Collected data entries:
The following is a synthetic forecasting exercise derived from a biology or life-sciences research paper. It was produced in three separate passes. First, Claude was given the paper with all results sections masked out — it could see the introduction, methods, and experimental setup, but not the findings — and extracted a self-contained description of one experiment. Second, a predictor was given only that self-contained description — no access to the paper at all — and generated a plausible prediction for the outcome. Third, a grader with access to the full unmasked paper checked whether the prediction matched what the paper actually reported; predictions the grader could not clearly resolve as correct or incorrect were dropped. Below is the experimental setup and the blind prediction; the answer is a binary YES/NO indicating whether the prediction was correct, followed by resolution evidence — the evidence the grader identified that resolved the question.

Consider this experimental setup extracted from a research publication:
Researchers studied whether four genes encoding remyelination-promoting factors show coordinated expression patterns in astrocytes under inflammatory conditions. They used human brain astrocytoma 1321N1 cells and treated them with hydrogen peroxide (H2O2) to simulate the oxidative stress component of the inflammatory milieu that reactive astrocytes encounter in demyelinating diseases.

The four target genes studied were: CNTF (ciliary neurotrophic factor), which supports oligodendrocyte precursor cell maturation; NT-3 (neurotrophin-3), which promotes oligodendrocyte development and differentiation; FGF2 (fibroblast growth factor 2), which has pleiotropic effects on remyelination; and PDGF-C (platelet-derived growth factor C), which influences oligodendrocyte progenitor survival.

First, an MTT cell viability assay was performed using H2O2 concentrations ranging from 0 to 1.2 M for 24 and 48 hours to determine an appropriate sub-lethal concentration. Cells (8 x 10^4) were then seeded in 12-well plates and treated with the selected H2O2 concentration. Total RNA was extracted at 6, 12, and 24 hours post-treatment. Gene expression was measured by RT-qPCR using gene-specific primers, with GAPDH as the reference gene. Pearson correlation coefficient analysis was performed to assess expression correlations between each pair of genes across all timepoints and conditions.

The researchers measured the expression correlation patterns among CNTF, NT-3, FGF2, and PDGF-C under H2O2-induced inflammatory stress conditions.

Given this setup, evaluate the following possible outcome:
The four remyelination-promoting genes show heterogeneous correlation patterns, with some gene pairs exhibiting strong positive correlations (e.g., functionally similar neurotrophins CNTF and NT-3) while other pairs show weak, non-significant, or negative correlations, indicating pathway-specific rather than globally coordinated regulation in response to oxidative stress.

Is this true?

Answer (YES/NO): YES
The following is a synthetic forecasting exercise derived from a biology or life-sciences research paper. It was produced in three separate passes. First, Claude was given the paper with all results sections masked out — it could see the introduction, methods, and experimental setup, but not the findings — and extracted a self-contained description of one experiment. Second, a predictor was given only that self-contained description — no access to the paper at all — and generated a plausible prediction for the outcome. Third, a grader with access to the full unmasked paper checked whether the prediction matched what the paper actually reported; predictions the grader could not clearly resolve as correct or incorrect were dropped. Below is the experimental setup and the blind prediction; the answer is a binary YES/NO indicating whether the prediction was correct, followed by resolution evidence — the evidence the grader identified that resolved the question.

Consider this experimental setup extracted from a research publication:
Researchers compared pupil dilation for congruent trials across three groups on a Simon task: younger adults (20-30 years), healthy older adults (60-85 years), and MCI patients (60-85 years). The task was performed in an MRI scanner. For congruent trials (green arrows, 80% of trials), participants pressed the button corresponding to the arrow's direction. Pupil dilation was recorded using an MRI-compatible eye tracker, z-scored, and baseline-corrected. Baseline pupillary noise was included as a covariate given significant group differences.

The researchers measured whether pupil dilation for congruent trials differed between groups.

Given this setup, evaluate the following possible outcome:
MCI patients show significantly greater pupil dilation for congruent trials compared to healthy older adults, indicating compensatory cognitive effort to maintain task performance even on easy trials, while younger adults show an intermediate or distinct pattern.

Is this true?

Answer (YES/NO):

■ **EXERCISE OBJECTIVE**: Reproduce every line from the entries that holds the word "expression".

■ **TASK OUTPUT**:
Researchers studied whether four genes encoding remyelination-promoting factors show coordinated expression patterns in astrocytes under inflammatory conditions. They used human brain astrocytoma 1321N1 cells and treated them with hydrogen peroxide (H2O2) to simulate the oxidative stress component of the inflammatory milieu that reactive astrocytes encounter in demyelinating diseases.
First, an MTT cell viability assay was performed using H2O2 concentrations ranging from 0 to 1.2 M for 24 and 48 hours to determine an appropriate sub-lethal concentration. Cells (8 x 10^4) were then seeded in 12-well plates and treated with the selected H2O2 concentration. Total RNA was extracted at 6, 12, and 24 hours post-treatment. Gene expression was measured by RT-qPCR using gene-specific primers, with GAPDH as the reference gene. Pearson correlation coefficient analysis was performed to assess expression correlations between each pair of genes across all timepoints and conditions.
The researchers measured the expression correlation patterns among CNTF, NT-3, FGF2, and PDGF-C under H2O2-induced inflammatory stress conditions.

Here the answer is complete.